Jaringanpena.Bulukumba – Lembaga Afiliasi Toleransi Indonesia (PATi) menggelar aksi protes di depan Mapolres Bulukumba, Senin (14/04/2025), menuntut Kapolres baru, AKBP Restu Wijayanto, untuk segera menunjukkan komitmennya dalam penegakan hukum. PATi mendesak agar seluruh kasus yang selama ini mandek alias jalan di tempat, segera ditindaklanjuti.
Ketua PATi, Agus Salim, menyuarakan kekecewaannya terhadap kinerja Polres sebelumnya yang dianggap gagal menyelesaikan berbagai laporan masyarakat.
“Jangan sampai Kapolres baru ini hanya ganti seragam tanpa perubahan! Banyak kasus yang dilaporkan masyarakat tapi tidak ada kejelasan. Kami tidak ingin Polres Bulukumba mengulang sejarah kelam yang sama,” tegas Agus dalam orasinya.

PATi menilai, selama ini ada indikasi kuat bahwa sejumlah kasus sengaja diperlambat, bahkan diduga tidak diproses secara serius. Mereka pun melemparkan dugaan keras soal adanya permainan di balik lambannya penanganan laporan.

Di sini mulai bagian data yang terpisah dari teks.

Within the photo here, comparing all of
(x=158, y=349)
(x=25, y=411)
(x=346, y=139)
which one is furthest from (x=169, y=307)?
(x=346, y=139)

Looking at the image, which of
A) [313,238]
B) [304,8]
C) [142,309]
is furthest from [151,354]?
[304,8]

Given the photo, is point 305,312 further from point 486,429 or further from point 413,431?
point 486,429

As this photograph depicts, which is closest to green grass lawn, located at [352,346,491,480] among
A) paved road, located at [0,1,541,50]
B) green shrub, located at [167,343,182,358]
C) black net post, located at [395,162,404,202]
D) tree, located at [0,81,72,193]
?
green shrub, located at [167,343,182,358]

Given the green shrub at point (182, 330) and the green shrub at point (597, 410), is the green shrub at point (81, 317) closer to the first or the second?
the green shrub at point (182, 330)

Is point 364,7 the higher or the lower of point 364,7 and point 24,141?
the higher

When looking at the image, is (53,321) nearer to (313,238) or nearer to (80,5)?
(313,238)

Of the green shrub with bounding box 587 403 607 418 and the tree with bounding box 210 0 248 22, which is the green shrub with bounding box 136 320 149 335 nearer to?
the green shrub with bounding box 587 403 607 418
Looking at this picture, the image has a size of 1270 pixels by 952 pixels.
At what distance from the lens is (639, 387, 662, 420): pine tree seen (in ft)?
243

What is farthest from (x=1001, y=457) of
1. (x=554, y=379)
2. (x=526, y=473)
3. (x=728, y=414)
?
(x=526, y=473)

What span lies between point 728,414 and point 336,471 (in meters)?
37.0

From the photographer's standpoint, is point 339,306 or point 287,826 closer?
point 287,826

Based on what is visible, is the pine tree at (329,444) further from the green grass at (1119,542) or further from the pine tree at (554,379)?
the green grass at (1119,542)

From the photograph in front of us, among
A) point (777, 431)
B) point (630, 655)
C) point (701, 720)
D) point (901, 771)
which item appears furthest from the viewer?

“Kami menduga, jangan-jangan ada kongkalikong antara oknum Polres dan pihak terlapor. Ini bahaya jika dibiarkan! Pak Kapolres yang baru harus bersih dan berani membongkar ini,” ujar Agus.
Aksi ini bukan hanya seruan, tapi juga ultimatum moral kepada kepolisian agar membuktikan bahwa hukum tidak tajam ke bawah dan tumpul ke atas. PATi memastikan akan terus mengawal kinerja Kapolres AKBP Restu Wijayanto, agar tidak terjebak dalam pola lama yang penuh ketidakadilan.